C'était l'époque où le règlement s'appelait Savoir-faire et où la loi s’appelait Nature , la justice s'appelait Conscience c'est celles que je respecte le plus avec celles de Marianne (la République) 

Et si vous en avez le temps, allez écouter les personnes plus âgées que moi, il en ont des choses à vous dire, ce sont eux  les légitimes conservateurs du patrimoine dont vous avez hérité.

Quand à moi, pour votre information sachez que malgré toutes les médisances, dont certains sont friands, j'ai œuvré aussi à l'amélioration du site et cela sans gendarme et sans avocat.
   

    -Défrichage est nettoyage autour de la tour, cet endroit servait de dépotoir plus que de poubelles ménagère, les déchets des familles étaient partagés entre les chiens, les poules, les lapins et les cochons. C'était l'époque où j'étais équipé d'un matériel de TP et ai gratuitement et bénévolement remblayé et nivelé les abords de la tour, on allait même y passer la tondeuse par la suite, vous qui vous dites en pleine forme, le feriez vous aujourd'hui?

   
    -Défrichage de la route neuve.

    -J'ai servi pendant 18 ans les pompiers, j'ai du quitter pour raisons professionnelles.


    -Pendant 18 ans j'ai fait office de croque-mort j'ai aidé aux mises en bière et accompagné à leurs dernières demeures, la plupart de nos disparus à cette époque.

    -J'ai aussi participé aux "son et lumière".
 

    -Pendant les 18 ans aux pompiers, j' ai remplacé l'ancien chef de corps, et j ai même mis en place une manifestation qui nous a apporté aussi des milliers de visiteurs.
 

    -J'ai aussi été conseiller municipal , et de ce dont j'étais chargé, je m'en suis occupé, même qu'un certain chemin sur le plateau pourrait porter mon nom.
 

    Et je vous fais grâce de tous les services apportés, tant à la commune qu'aux particuliers.

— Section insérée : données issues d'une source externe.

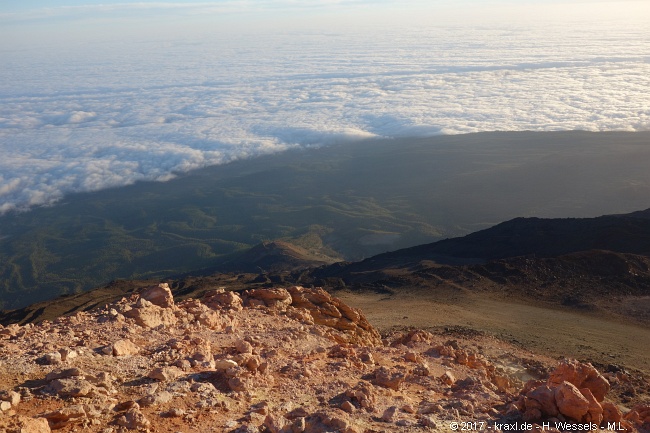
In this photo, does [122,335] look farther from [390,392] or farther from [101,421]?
[390,392]

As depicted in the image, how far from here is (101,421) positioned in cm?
853

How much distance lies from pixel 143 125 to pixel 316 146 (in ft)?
118

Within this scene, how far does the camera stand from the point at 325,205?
65.4 m

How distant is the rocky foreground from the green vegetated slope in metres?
37.6

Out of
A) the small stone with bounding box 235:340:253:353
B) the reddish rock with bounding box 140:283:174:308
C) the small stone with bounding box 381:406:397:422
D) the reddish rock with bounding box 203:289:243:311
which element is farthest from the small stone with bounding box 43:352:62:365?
the reddish rock with bounding box 203:289:243:311

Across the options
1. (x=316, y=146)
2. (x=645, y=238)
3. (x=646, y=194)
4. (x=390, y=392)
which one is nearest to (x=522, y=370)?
(x=390, y=392)

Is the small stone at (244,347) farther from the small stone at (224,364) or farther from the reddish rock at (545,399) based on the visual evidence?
the reddish rock at (545,399)

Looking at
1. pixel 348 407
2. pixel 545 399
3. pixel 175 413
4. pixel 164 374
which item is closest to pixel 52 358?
pixel 164 374

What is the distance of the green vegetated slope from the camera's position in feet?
180

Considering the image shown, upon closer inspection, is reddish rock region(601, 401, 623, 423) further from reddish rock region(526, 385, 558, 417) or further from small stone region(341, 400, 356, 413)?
small stone region(341, 400, 356, 413)

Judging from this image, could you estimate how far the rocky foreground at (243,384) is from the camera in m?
8.88

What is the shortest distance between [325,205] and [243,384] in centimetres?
5544

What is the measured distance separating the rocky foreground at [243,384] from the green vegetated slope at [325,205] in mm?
37626

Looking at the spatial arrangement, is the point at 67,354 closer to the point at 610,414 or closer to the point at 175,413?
the point at 175,413
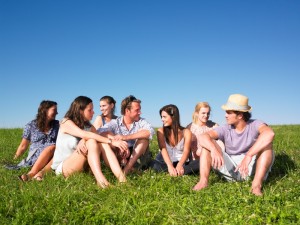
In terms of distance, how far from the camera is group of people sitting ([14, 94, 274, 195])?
7.04 metres

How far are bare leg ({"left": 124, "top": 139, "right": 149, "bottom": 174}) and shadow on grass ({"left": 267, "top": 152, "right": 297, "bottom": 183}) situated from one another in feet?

    De tout cela je ne vous fais pas le détail, je suis fier de l'avoir fait, mais ne crois en aucun cas que sans moi rien n'aurait été possible, faites en seulement autant et ensuite venez me voir, Soit dit en passant, la santé me faisant défaut, je n'ai plus envie de me battre et j'aimerais finir ma vie tranquille, Fuir ce monde où la fierté fait place à l'orgueil (il n'y a qu'un pas) faites ce que vous voulez mais ne touchez plus à ce qui m'appartient, et laissez moi le peu de temps qu'il me reste à prier pour votre salut.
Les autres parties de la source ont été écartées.